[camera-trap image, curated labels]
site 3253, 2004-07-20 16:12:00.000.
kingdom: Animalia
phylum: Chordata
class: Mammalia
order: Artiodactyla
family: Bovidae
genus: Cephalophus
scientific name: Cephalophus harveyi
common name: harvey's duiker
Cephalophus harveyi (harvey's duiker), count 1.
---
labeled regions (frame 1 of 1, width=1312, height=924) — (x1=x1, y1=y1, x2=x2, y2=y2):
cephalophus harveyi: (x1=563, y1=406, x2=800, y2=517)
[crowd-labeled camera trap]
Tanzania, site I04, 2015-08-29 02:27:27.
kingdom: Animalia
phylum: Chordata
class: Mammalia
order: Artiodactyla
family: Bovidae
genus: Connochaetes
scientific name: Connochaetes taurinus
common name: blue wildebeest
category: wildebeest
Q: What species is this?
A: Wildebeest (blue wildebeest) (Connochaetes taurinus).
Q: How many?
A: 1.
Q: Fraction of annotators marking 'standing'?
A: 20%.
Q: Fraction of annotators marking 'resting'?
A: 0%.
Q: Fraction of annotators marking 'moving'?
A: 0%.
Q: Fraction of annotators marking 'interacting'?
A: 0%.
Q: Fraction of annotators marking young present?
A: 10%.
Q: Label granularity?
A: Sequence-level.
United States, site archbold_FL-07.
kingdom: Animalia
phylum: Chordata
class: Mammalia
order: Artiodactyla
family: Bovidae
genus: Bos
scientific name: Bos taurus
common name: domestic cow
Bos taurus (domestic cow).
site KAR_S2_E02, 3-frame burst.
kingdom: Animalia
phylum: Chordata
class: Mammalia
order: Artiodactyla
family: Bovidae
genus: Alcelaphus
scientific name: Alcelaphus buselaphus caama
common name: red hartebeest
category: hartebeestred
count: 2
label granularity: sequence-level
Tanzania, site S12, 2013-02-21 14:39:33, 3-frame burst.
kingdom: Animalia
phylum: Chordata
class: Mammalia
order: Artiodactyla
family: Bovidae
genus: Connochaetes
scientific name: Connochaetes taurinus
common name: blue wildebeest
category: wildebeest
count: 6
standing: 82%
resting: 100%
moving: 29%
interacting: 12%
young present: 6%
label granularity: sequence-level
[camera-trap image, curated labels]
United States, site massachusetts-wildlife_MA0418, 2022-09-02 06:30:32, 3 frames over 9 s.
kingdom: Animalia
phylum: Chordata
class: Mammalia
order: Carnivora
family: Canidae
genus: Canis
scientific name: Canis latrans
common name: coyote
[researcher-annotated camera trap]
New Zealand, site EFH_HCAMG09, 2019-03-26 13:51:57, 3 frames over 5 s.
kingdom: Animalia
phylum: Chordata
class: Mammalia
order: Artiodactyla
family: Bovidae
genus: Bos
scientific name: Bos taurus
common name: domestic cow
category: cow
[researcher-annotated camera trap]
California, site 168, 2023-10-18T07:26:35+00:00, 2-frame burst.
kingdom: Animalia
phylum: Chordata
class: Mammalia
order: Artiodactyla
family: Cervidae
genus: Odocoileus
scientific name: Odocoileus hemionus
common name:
____
• _Brief_
Search the data above for the string "interacting" and report each line that holds it.

• _Completed task_
Q: Fraction of annotators marking 'interacting'?
interacting: 12%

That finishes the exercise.